NAME¶
Mail::DKIM::DkimPolicy - represents a DKIM Sender Signing Practices record
DESCRIPTION¶
The Sender Signing Practices (SSP) record can be published by any domain to help
a receiver know what to do when it encounters an unsigned message claiming to
originate from that domain.
The record is published as a DNS TXT record at _policy._domainkey.DOMAIN where
DOMAIN is the domain of the message's "From" address.
This record format has been superceded by ADSP. See
Mail::DKIM::AuthorDomainPolicy for information about ADSP. It is implemented
here because at one time it appeared this is what would be standardized by the
IETF. It will be removed from Mail::DKIM at some point in the future. The last
version of the SSP specification can be found at
<
http://tools.ietf.org/html/draft-ietf-dkim-ssp-02>.
CONSTRUCTORS¶
fetch()¶
Lookup a DKIM signing practices record.
my $policy = Mail::DKIM::DkimPolicy->fetch(
Protocol => "dns",
Author => 'jsmith@example.org',
);
new()¶
Construct a default policy object.
my $policy = Mail::DKIM::DkimPolicy->new;
METHODS¶
apply()¶
Apply the policy to the results of a DKIM verifier.

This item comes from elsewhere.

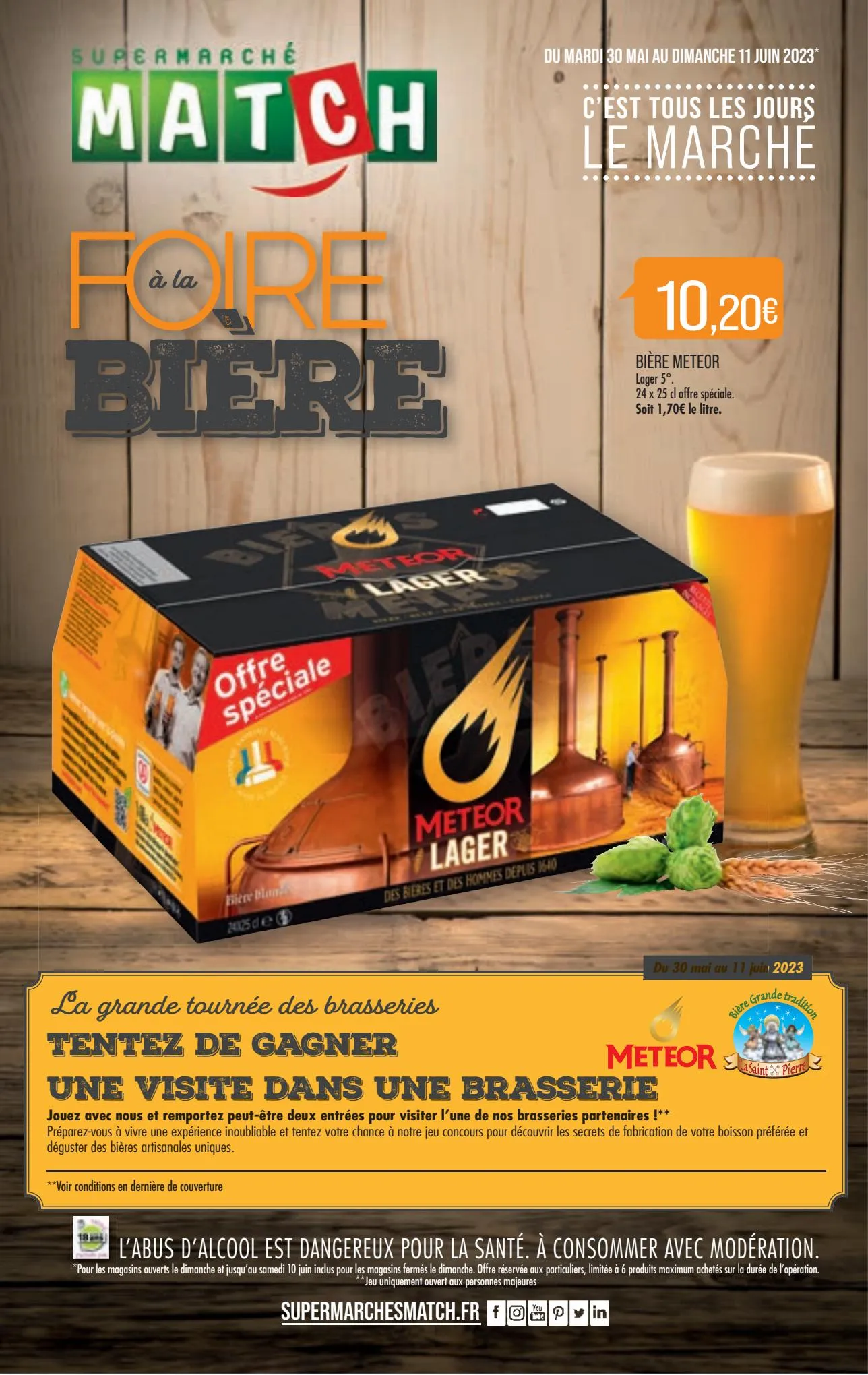 Catalogue FOIRE à la BIÈRE, page 00001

my $result = $policy->apply($dkim_verifier);
The caller must provide an instance of Mail::DKIM::Verifier, one which has
already been fed the message being verified.
Possible results are:
- accept
- The message is approved by the sender signing policy.
- reject
- The message is rejected by the sender signing policy. It
can be considered very suspicious.
- neutral
- The message is neither approved nor rejected by the sender
signing policy. It can be considered somewhat suspicious.
flags()¶
Get or set the flags (t=) tag.
A colon-separated list of flags. Flag values are:
- y
- The entity is testing signing practices, and the Verifier
SHOULD NOT consider a message suspicious based on the record.
- s
- The signing practices apply only to the named domain, and
not to subdomains.
is_implied_default_policy()¶
Is this policy implied?
my $is_implied = $policy->is_implied_default_policy;
If you fetch the policy for a particular domain, but that domain does not have a
policy published, then the "default policy" is in effect. Use this
method to detect when that happens.
location()¶
Where the policy was fetched from.
If the policy is domain-wide, this will be domain where the policy was
published.
If the policy is user-specific, TBD.
If nothing is published for the domain, and the default policy was returned
instead, the location will be "undef".
policy()¶
Get or set the outbound signing policy (dkim=) tag.
my $sp = $policy->policy;
Outbound signing policy for the entity. Possible values are:
- "unknown"
- The default. The entity may sign some or all email.
- "all"
- All mail from the entity is signed. (The DKIM signature can
use any domain, not necessarily matching the From: address.)
- "strict"
- All mail from the entity is signed with Originator
signatures. (The DKIM signature uses a domain matching the From:
address.)
signall()¶
True if policy is "all".
signall_strict()¶
True if policy is "strict".
testing()¶
Checks the testing flag.
my $testing = $policy->testing;
If nonzero, the testing flag is set on the signing policy, and the verify should
not consider a message suspicious based on this policy.
BUGS¶
- •
- If a sender signing policy is not found for a given domain,
the fetch() method should search the parent domains, according to
section 4 of the dkim-ssp Internet Draft.
AUTHOR¶
Jason Long, <jlong@messiah.edu>
COPYRIGHT AND LICENSE¶
Copyright (C) 2006-2007 by Messiah College
This library is free software; you can redistribute it and/or modify it under
the same terms as Perl itself, either Perl version 5.8.6 or, at your option,
any later version of Perl 5 you may have available.